Saved entries
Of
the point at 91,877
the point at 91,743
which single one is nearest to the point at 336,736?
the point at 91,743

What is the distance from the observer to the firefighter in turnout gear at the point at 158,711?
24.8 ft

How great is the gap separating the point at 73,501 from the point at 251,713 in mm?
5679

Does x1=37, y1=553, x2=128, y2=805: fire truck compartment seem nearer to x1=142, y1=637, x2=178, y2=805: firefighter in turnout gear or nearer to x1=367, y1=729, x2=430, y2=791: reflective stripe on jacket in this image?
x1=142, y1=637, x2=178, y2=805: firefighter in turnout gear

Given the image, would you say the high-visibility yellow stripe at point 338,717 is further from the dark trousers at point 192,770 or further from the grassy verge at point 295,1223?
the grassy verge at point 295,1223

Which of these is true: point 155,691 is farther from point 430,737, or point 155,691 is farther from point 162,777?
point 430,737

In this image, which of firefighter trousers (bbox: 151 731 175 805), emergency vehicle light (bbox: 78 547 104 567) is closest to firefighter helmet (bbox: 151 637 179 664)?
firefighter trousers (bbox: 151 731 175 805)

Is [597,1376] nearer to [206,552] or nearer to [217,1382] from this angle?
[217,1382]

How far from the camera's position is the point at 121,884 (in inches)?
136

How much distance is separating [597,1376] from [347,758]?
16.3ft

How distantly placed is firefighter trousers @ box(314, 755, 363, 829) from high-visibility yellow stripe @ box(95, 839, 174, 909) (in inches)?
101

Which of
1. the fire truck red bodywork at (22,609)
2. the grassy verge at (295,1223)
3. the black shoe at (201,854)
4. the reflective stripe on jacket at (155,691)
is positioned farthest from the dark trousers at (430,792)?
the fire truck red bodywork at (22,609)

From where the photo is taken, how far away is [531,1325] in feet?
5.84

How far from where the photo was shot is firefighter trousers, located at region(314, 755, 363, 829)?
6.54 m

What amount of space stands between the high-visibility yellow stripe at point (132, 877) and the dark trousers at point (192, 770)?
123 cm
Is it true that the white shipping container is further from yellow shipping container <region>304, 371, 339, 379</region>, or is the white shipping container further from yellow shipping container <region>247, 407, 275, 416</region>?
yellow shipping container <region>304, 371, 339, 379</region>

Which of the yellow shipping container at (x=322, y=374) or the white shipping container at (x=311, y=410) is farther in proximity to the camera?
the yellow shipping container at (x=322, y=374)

● What you are asked to do:
Render the rows above as a two-column CSV, starting at the row with "From where the photo is" and continuing through the last row. Use the columns "text" and "answer", put each field in quotes, and replace any line breaks with spaces.

● Reply to the task:
text,answer
"From where the photo is taken, how far away is [531,1325] in feet?","5.84"
"How far from where the photo was shot is firefighter trousers, located at region(314, 755, 363, 829)?","6.54 m"
"What amount of space stands between the high-visibility yellow stripe at point (132, 877) and the dark trousers at point (192, 770)?","123 cm"
"Is it true that the white shipping container is further from yellow shipping container <region>304, 371, 339, 379</region>, or is the white shipping container further from yellow shipping container <region>247, 407, 275, 416</region>?","yellow shipping container <region>304, 371, 339, 379</region>"
"Which of the yellow shipping container at (x=322, y=374) or the white shipping container at (x=311, y=410) is farther in proximity to the camera?","the yellow shipping container at (x=322, y=374)"